:: DOCUMENT SECTION ::
┌────────

NEW YORK NURSE: May 2010
by Randi Hoffman
On April 19, 400 nurses were laid off from St. Vincent’s Hospital in Manhattan – part of the more than 1,000 employees who have been let go as the bankrupt, 160 year-old hospital heads toward a scheduled closing on May 18.
“People are upset, but they were not surprised,” said Michael Cormier, LBU membership chair and cancer center nurse. “We kept people informed. Our membership was quite aware of what was going to happen. People came in to get their pink slips because they didn’t feel like waiting.”
Outpatient services including urgent care, the cancer treatment center, HIV/AIDS treatment, and the hospital’s nursing home are slated to stay open while the hospital board looks for other agencies to take them over.
Word of the closing first came on April 6, when the hospital’s board of directors determined the facility could no longer operate with a reported $1 billion debt and voted to shut the facility’s acute care, rehabilitation and behavioral health services units. Soon after, ambulances began diverting patients from St. Vincent’s, taking them to other nearby hospitals.

└────────

:: EXERCISE DESCRIPTION ::
Can you resume the article on the St. Vincent's Hospital closing, picking up right after its final sentence? The records after this are separate material with no connection to the article on St. Vincent's Hospital.

:: ENTRIES PROVIDED ::
┌────────

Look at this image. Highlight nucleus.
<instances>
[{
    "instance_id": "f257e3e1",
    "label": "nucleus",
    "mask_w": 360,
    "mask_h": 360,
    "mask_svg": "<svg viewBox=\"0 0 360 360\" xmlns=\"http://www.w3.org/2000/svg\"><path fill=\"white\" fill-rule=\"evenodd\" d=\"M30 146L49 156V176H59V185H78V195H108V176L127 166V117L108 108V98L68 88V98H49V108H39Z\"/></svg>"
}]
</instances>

└────────

:: ANSWER SPACE ::
Two days later, more than 400 nurses, doctors, and community members rallied in front of the hospital in protest. Speakers included NYSNA Chief Executive Officer Tina Gerardi and Economic and General Welfare Program Director Lorraine Seidel, and the bargaining unit’s leaders who expressed their frustration over the decision to close and demanded that the leaders of the city’s other healthcare institutions step in and support a plan to maintain a full-service acute care facility for the area. Community residents spoke about how their lives had been saved at St. Vincent’s and how frightened they are not to have a neighborhood hospital.
Despite these combined efforts, the hospital filed for Chapter 11 bankruptcy in Manhattan Federal District Court on April 14 –its largest unsecured creditor being a federal pension insurance agency and the second a medical malpractice trust monitor. On April 16, the operating room staff reported to work, only to find the OR doors padlocked.
“We’re down to a skeleton staff,” said Eileen Dunn, LBU president, several days before the layoffs began. “The emergency room nurses are finding jobs at Beth Israel and Bellevue.”
For a brief time a business deal was being negotiated for Mt. Sinai Medical Center to take over St. Vincent’s, but this fell through. Mt. Sinai did not publically comment on why it withdrew the bid. Dunn blames back room political dealing for the reason the agreement was not finalized. “The deal with Mt. Sinai was practically signed, sealed and delivered, “said Dunn. “It’s alleged that it fell through for other than financial reasons. There’s a veil of secrecy around this whole thing.”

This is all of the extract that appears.